## FRAGMENTO
↓↓↓

Últimamente me voy dando cuenta de que me informo más por Twitter que por los periódicos, televisiones y radios. El truco está en solo seguir a aquellos que merecen ser seguidos: periodistas, médicos, escritores, señoras y caballeros anónimos con criterio, profesores, enfermeros, maestros de primaria, ecologistas, bomberos, policías, jueces y abogados... Los tengo de derechas y de izquierdas, aunque he de reconocer que la verdad, últimamente, nunca suele ser ambidiestra. El precio que pago en Twitter es que me paso el día bloqueando marcas comerciales a las que nunca he seguido y que no me vienen por retuiteos de mis seguidores y seguidos, sino por esa magia neocomercial que las marcas saben imponer tan bien. Pero aun así sigo siendo un fan de las redes sociales. Por ellas me entero de esas historias marginales y a veces excéntricas que son las que calculan el verdadero pulso de la sociedad (por supuesto, casi siempre con enlaces a los periódicos y a las fuentes oficiales).
Por ejemplo, no veo la televisión, entre otras cosas porque estoy medio ciego. Pero sí fragmentos de programas que cuelga la gente con habilidosa paciencia. Hace nada, vi dos cachos de programas de nuestras más prestigiosas cadenas en las que, por ejemplo, Esperanza Aguirre negaba el cambio climático ante un experto en la cosa, o dos periodistas con cara de ser muy fachas contrariaban a un juez que les explicaba que la mayor parte de los mitos/bulos que corren por las teles y radios sobre el fenómeno de la okupación son puro populismo desinformado o malintencionado. Mis seguidores y seguidos ya son parte de mi familia, conozco sus nombres y miro sus fotos para hacerme idea de cómo son, los echo de menos cuando están muy callados y de más cuando airean sus problemas más íntimos sin demasiado pudor. Pero son mi gente. Mis hijos de puta, que dijera aquel general americano.

↑↑↑

## MATERIAL PROPORCIONADO
↓↓↓

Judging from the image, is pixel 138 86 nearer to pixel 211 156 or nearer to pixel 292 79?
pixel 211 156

↑↑↑

## TAREAS DEL EJERCICIO
#1 Según el texto sobre Twitter, ¿qué precio se paga por usar esa red?
#2 Prosiga el texto sobre Twitter a partir de su última oración.

## RESPUESTAS EN ORDEN
#1 Pasarse el día bloqueando marcas comerciales a las que nunca se ha seguido.

#2
En estos meses de estío y hastío, una cosa me ha llamado mucho la atención. La insistencia de la gente en denunciar, y boicotear, el regreso de los grandes gurús del periodismo televisivo a las capitanías de las tertulias. En particular, se pone el foco en Antonio García Ferreras, cuyo vergonzante filtrado de audios sobre las mentiras contra Podemos ha hecho mucho más daño en la audiencia que las previsibles botarateces de las Anarosas, las Susanna Griso o el aclamado novelista Vicente Vallés, a quien Planeta ha dado un premio millonario por su originalísima simbiosis entre realismo mágico y telediario.
Inmediatamente, tras filtrarse los audios con Villarejo, el rojo vivo con camisa azul de Ferreras ("es muy burdo, pero voy con ello") sufrió una importante caída en los shares. Eso hubiera sido imposible sin las redes sociales, pues los grandes medios carpetovetónicos afamaron sus silencios intentando tapar al Hulk del más periodismo hasta que el hedor ambiente obligó a abrir las ventanas.
Si nos paramos a pensar, las redes sociales se han convertido en las nuevas barricadas contra el avance de las tropas de la desinformación. E insisto en que esto no tiene que ver con derechas e izquierdas. Las mentiras e idocias de Alberto Núñez-Fakejóo, por ejemplo, están ya encendiendo las iras de algunos de sus propios votantes. Las redes tienen tanta potencia para difundir bulos como la Resistencia de los Veraces para desmontarlas. Y nombro a la Resistencia de los Veraces en mayúsculas porque se lo merecen.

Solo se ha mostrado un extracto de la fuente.